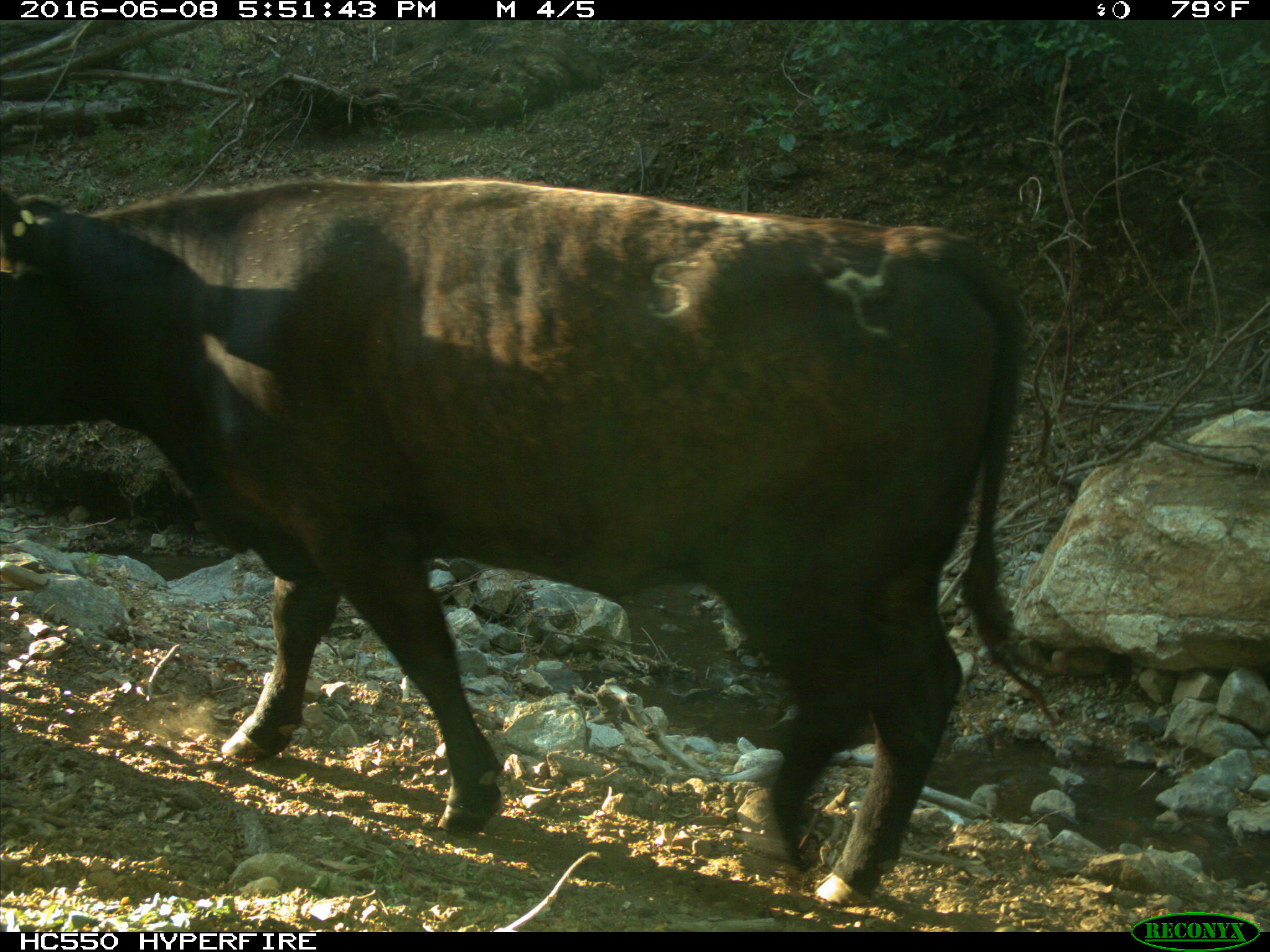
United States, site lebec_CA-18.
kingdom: Animalia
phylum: Chordata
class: Mammalia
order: Artiodactyla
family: Bovidae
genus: Bos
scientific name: Bos taurus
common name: domestic cow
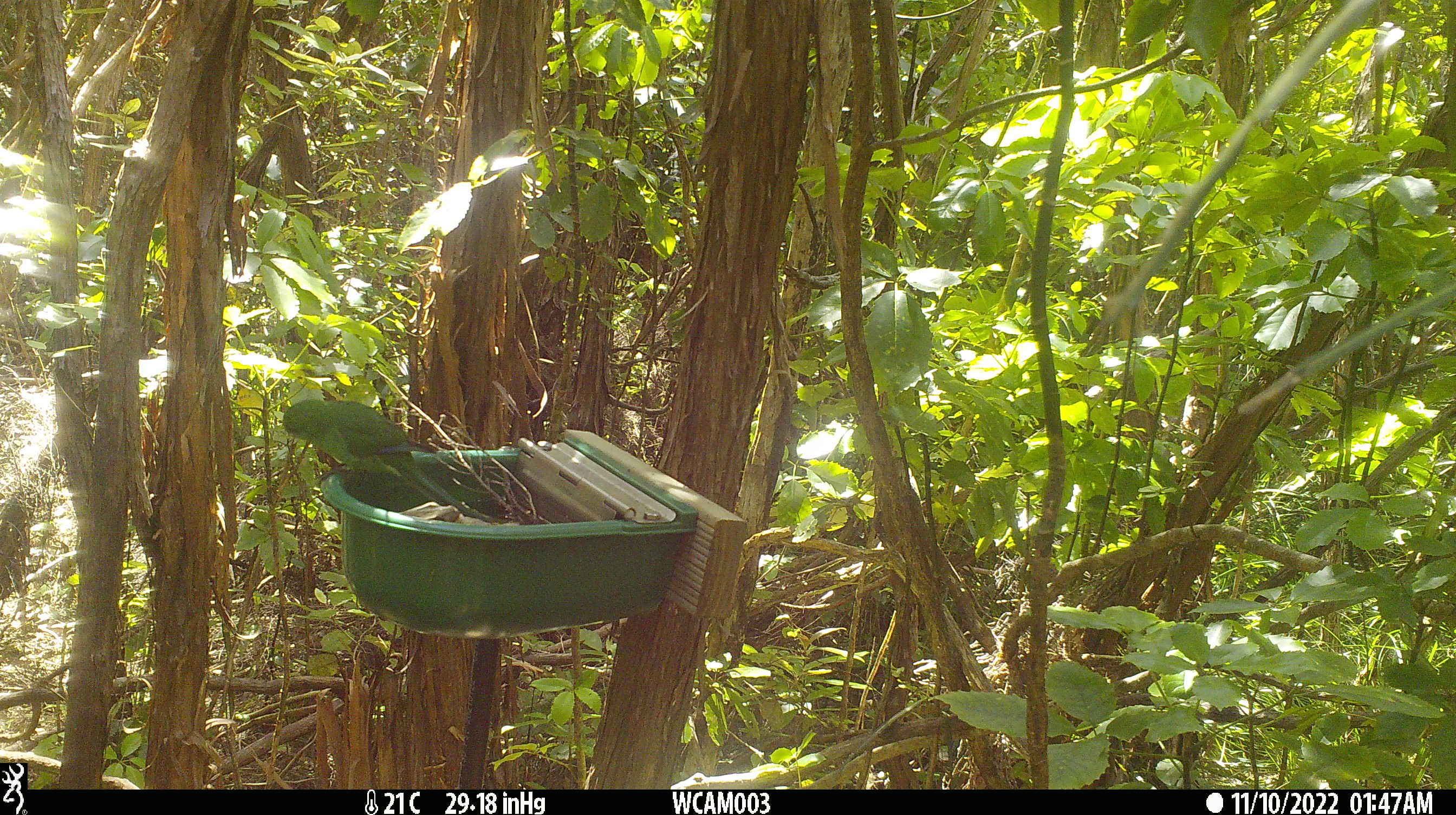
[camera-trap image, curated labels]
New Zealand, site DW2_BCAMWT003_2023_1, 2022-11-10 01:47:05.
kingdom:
+ + + + +
> [What to produce]
Restate the entries verbatim, without pictures.

> [Solved exercise]
United States, site lebec_CA-18.
kingdom: Animalia
phylum: Chordata
class: Mammalia
order: Artiodactyla
family: Bovidae
genus: Bos
scientific name: Bos taurus
common name: domestic cow
[camera-trap image, curated labels]
New Zealand, site DW2_BCAMWT003_2023_1, 2022-11-10 01:47:05.
kingdom:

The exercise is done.